In fact, 80 percent of young students feel their parents are more concerned about achievement or personal happiness than caring for others, according to a Harvard survey. Parents tell a different story, though: nearly all say raising ethical, caring children is a top concern. Clearly, there’s a disconnect between the message parents hope to send and the one kids get. Help them understand what’s most valued with these tactics:
Practice What You Preach
Children this age are keenly perceptive, and they imitate what they observe. They’ll notice whether you’re grateful and courteous to the waitress or bus driver, and the words you use will become their go-tos later on, notes Dr. Weissbourd. So the more your kids see your kind acts, the more likely they’ll follow suit (with very little preaching required).
Service activities introduce kids to the needs of people in their communities, showing them that not everyone lives the way they do, says Marissa Vogel, founder and executive director of Little Helping Hands in Austin, TX. That awareness not only helps children appreciate what they have, but it can also fuel a desire to help those who are less fortunate.
To help your child have a positive volunteering experience, consider his interests and attention span — most kids this age will probably only have the stamina to stay engaged for two hours, max, says Vogel (Visit Bigheartedfamilies.org to find the right project for your crew.) Whether they’re cleaning up a park or making cards, your kids will learn one very important lesson: With just a little effort, you can make a big difference in someone’s life.
PLUS: SOCIAL SKILLS GRADE BY GRADE
Yikes! Wondering how to respond to a cringe-inducing scenario? Follow this script to redirect your kid towards more compassionate behavior:
Your Kid Laughs at a Teammate Who Wipes Out
You say “Wow, it looks like James fell pretty hard. I’m worried that he might have gotten hurt. I know it can be funny when someone falls down in a movie — but this isn’t one of those times.” Remind your child that this isn’t slapstick, and then model concern, suggests Dr. Tominey.
If She Makes a Nasty Comment About Someone’s Clothes
You say “I heard what you said to Annie. How do you think that made her feel? How would you feel if someone said that to you?” Then, help your child frame similarities and differences (such as skin, hair, and style choices) as things that make us unique and special.
He Lashes Out While Playing with a Friend
You say “Please come with me.” First, remove him from the situation so no one gets hurt. Then, when he’s calmer, demonstrate that making amends goes beyond “I’m sorry.” Encourage your kid to see how he can help his friend feel better (maybe by offering a hug or a tissue).

(Exercise aim): Write out the passage on raising caring children verbatim, beginning at the words "PLUS: SOCIAL SKILLS" and stopping after "unique and special.".

(Information supplied):
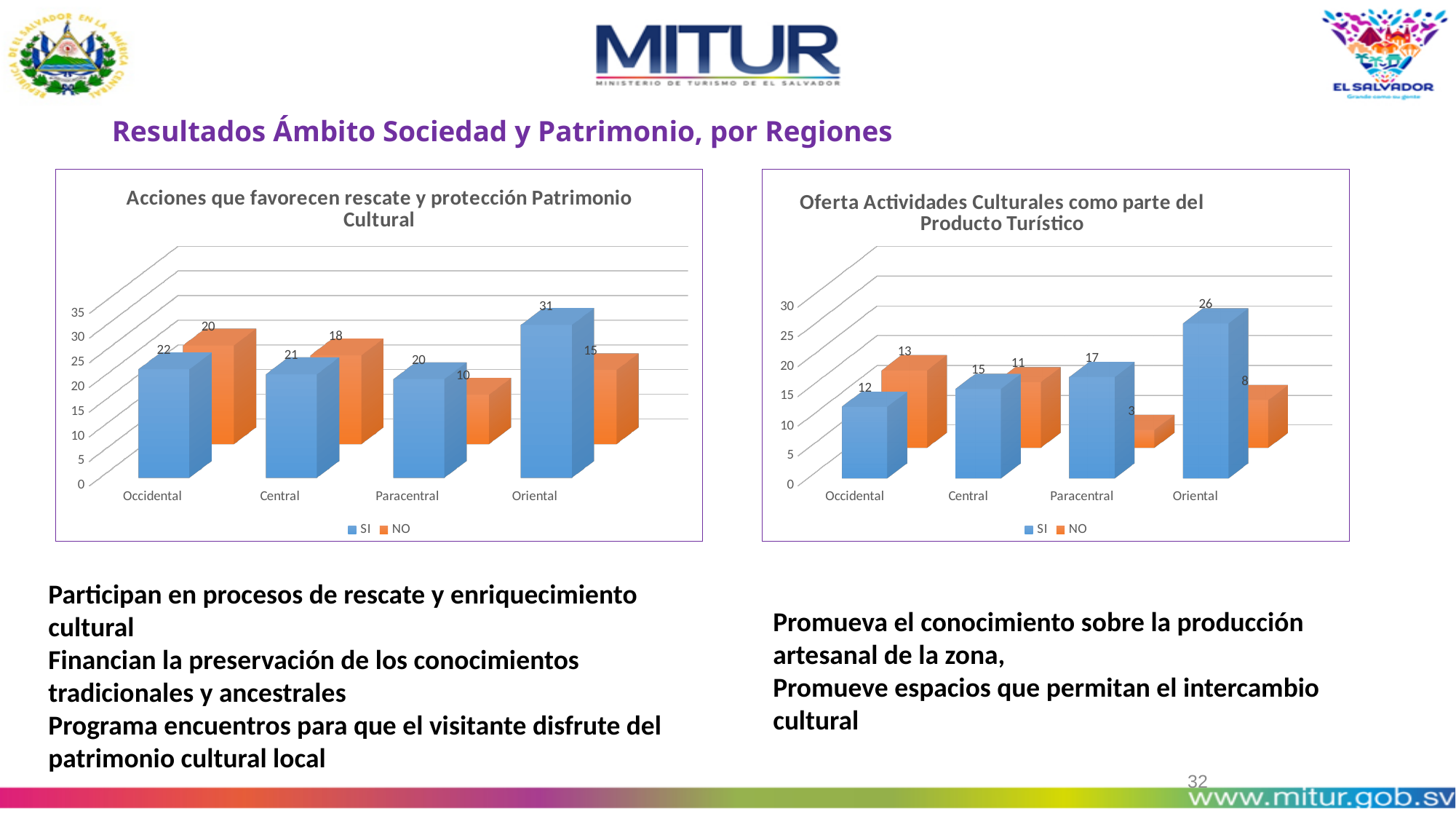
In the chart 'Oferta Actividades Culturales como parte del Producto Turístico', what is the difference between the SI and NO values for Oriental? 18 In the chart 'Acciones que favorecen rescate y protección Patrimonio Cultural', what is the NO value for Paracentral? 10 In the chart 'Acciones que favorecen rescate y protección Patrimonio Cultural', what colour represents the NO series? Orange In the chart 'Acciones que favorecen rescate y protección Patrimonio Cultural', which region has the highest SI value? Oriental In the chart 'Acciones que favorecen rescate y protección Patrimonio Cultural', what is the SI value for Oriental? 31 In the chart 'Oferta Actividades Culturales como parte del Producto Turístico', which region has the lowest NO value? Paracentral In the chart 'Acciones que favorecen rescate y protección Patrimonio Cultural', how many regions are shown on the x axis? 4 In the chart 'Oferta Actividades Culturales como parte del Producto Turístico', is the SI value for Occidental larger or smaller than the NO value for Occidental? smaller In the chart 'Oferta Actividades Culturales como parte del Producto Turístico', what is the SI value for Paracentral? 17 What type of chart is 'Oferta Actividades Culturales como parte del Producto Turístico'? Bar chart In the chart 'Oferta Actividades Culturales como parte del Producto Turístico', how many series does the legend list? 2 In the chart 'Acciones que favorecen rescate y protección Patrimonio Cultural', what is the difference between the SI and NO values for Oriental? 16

(Response):
PLUS: SOCIAL SKILLS GRADE BY GRADE
Yikes! Wondering how to respond to a cringe-inducing scenario? Follow this script to redirect your kid towards more compassionate behavior:
Your Kid Laughs at a Teammate Who Wipes Out
You say “Wow, it looks like James fell pretty hard. I’m worried that he might have gotten hurt. I know it can be funny when someone falls down in a movie — but this isn’t one of those times.” Remind your child that this isn’t slapstick, and then model concern, suggests Dr. Tominey.
If She Makes a Nasty Comment About Someone’s Clothes
You say “I heard what you said to Annie. How do you think that made her feel? How would you feel if someone said that to you?” Then, help your child frame similarities and differences (such as skin, hair, and style choices) as things that make us unique and special.